#### Soal 1
Salin persis baris-baris data mulai dari baris yang memuat "Looking at all of" sampai baris terakhir data, keduanya termasuk.

#### Teks Bacaan
────────────────────────────────────────

![]() |
Penulis: Siti Khaerunnisa |
Bentrokan antara massa simpatisan PDIP dengan GPK terjadi di Muntilan, Magelang, pada minggu (15/10/2023). Bentrokan tersebut diwarnai aksi lempar batu hingga mengakibatkan 11 sepeda motor dan tiga rumah warga mengalami kerusakan. Kapolresta Magelang Kombes Ruruh Wicaksono, mengatakan keributan antara kelompok simpatisan PDIP dan GPK itu terjadi karena ada gesekan lantaran tak terima di bleyer kendaraan ketika kedua kelompok massa bertemu. Tidak ada korban jiwa dalam bentrokan tersebut, tetapi ada satu korban yang mengalami luka yaitu seorang warga Pabelan, Kalangan atas nama EH (31) yang dirawat di Rumah Sakit N21 lantaran terkena lemparan batu (repulika.co.id, 15/10/2023).
Sebenarnya, pemicu bentrokan ini merupakan hal sepele, akan tetapi kuatnya sentimen menjadikan gesekan kecil menjadi persoalan besar. Apalagi jelang diadakannya pemilu 2024, kegiatan-kegiatan partai mulai marak dilakukan di tengah-tengah masyarakat. Hal tersebut tentu saja dilakukan untuk mencari dukungan masyarakat terhadap partai ataupun capres-cawapres yang diusung oleh partai.
Hanya saja hal yang perlu dikritisi dalam hal ini adalah keberpihakan rakyat kepada partai yang didorong karena faktor emosional, simbol, dan figur pada partai tertentu. Masyarakat sejatinya belum paham benar terkait arah dan tujuan politik dari partai, serta alasan memberikan dukungan terhadap partai tersebut. Keterikatan atau kekaguman berlebihan pada sosok atau parpol akan memudahkan munculnya konflik yang tidak perlu. Pemilunya singkat, tetapi konfliknya bisa berkepanjangan. Begitulah jika dukungan kepada figur publik atau parpol hanya berdasarkan pada ikatan kelompok. Baik atau buruk, salah atau benar, hanya dilihat dengan sudut pandang “pokoknya kelompoknya yang paling benar”.
Tak heran jika perselisihan sering terjadi pada rakyat sebagai simpatisan. Sementara di kalangan elite partai politik, partai-partai yang bertarung dalam pemilu justru saling bekerja sama demi tercapainya tujuan partai agar dapat berkuasa. Fakta ini selaras dengan ungkapan "Tidak ada kawan dan lawan abadi, yang ada hanyalah kepentingan abadi". Jadi kawan dan lawan dalam politik bisa dengan cepat berubah sesuai kepentingan politik partai tersebut. Sebab, politik dalam pandangan mereka adalah meraih kekuasaan setinggi-tingginya. Apapun akan dilakukan asalkan tujuannya tercapai. Hal ini menunjukkan karakteristik dari sistem Politik Demokrasi yang identik dengan politik kepentingan yang tidak berpihak kepada kepentingan rakyat.

────────────────────────────────────────

#### Data Tersedia
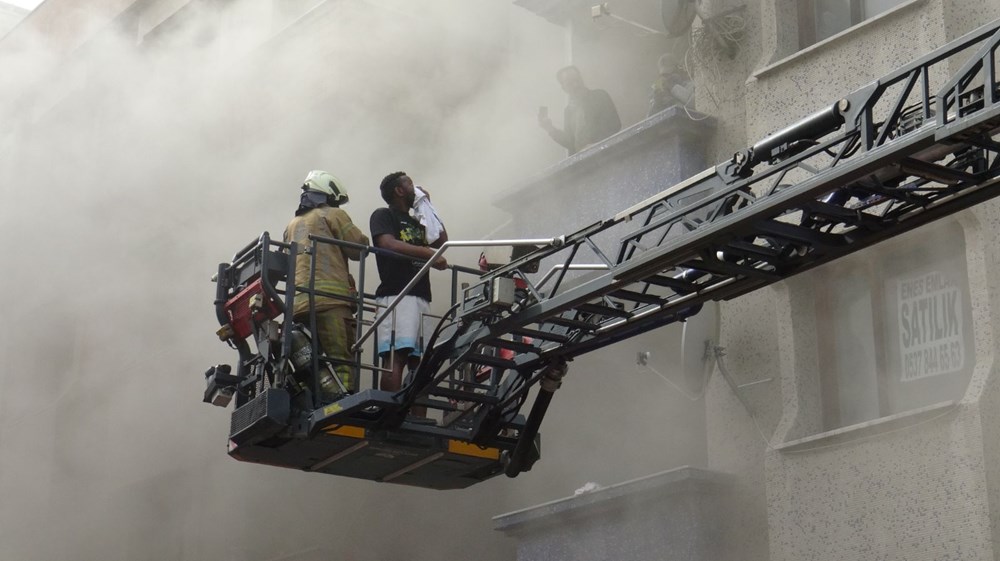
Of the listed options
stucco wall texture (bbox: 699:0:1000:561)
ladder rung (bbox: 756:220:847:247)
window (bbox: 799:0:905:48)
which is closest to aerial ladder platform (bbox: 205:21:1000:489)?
ladder rung (bbox: 756:220:847:247)

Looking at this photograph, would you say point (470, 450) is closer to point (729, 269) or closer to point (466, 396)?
point (466, 396)

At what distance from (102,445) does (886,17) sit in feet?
34.4

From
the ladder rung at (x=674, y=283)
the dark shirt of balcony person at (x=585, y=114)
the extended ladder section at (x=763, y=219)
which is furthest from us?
the dark shirt of balcony person at (x=585, y=114)

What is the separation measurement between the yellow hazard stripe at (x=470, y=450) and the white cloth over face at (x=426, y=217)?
118 cm

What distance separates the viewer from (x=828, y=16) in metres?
10.9

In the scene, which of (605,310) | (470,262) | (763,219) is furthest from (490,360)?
(470,262)

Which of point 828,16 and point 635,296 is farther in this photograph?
point 828,16

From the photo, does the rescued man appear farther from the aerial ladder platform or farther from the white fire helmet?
the white fire helmet

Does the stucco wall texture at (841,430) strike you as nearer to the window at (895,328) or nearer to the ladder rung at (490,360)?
the window at (895,328)

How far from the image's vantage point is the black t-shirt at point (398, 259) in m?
9.48

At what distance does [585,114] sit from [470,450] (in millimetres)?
3613

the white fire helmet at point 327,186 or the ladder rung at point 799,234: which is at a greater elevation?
the white fire helmet at point 327,186

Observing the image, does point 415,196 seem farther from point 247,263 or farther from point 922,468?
point 922,468

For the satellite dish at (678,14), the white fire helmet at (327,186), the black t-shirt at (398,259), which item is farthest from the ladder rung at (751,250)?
the satellite dish at (678,14)
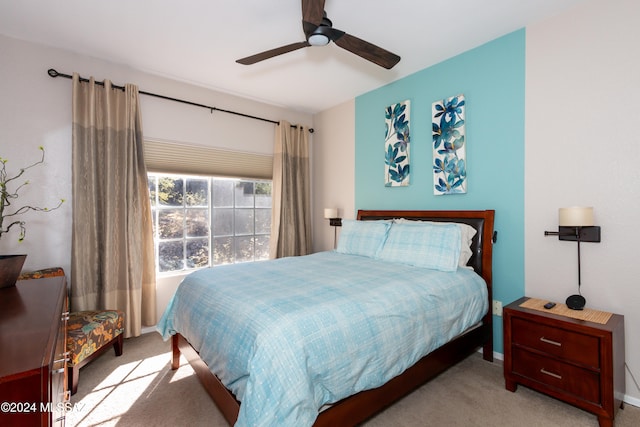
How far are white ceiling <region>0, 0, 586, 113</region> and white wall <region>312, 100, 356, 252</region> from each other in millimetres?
888

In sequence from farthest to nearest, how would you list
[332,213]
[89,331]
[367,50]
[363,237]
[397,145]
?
[332,213] → [397,145] → [363,237] → [89,331] → [367,50]

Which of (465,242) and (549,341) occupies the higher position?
(465,242)

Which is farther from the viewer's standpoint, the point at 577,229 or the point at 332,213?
the point at 332,213

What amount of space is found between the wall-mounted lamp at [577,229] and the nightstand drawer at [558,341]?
31cm

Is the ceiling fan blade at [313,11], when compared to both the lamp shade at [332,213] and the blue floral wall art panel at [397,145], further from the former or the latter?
the lamp shade at [332,213]

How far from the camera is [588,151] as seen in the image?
208 centimetres

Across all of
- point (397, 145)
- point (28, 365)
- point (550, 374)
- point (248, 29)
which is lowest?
point (550, 374)

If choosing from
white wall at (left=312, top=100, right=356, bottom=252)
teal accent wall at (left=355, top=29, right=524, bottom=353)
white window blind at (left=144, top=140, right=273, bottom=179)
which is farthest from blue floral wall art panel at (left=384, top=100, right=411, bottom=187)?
white window blind at (left=144, top=140, right=273, bottom=179)

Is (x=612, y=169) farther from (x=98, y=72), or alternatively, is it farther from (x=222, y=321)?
(x=98, y=72)

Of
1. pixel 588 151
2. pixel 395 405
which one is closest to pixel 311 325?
pixel 395 405

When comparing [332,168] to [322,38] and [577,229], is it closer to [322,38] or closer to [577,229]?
[322,38]

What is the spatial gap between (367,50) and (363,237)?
168 cm

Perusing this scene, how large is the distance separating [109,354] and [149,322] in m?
0.48

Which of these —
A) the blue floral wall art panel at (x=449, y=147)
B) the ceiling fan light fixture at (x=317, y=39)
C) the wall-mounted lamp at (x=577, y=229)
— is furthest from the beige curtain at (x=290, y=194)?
the wall-mounted lamp at (x=577, y=229)
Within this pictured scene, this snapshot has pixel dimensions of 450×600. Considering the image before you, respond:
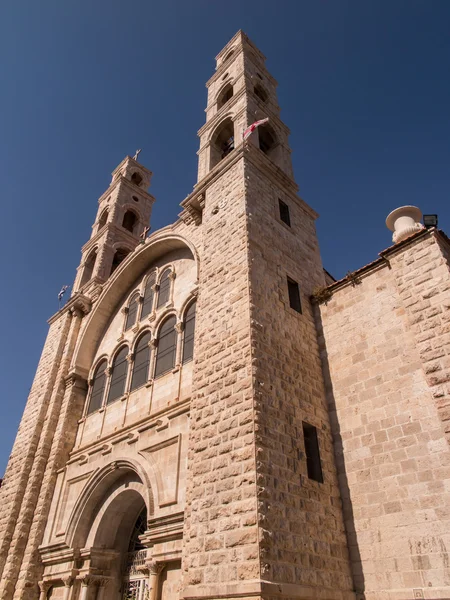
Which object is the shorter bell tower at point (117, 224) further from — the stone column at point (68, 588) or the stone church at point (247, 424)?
the stone column at point (68, 588)

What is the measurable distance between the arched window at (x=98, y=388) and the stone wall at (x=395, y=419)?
325 inches

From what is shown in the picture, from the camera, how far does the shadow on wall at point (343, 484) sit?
7.47 metres

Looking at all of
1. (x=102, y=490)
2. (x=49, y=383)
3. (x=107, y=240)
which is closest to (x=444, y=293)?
(x=102, y=490)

────────────────────────────────────────

#### Soal 2
Sebutkan faktor-faktor yang menurut artikel tentang bentrokan di Muntilan mendorong keberpihakan rakyat kepada partai.

#### Jawaban Benar 1
Looking at all of
1. (x=102, y=490)
2. (x=49, y=383)
3. (x=107, y=240)
which is closest to (x=444, y=293)?
(x=102, y=490)

#### Jawaban Benar 2
Faktor emosional, simbol, dan figur pada partai tertentu.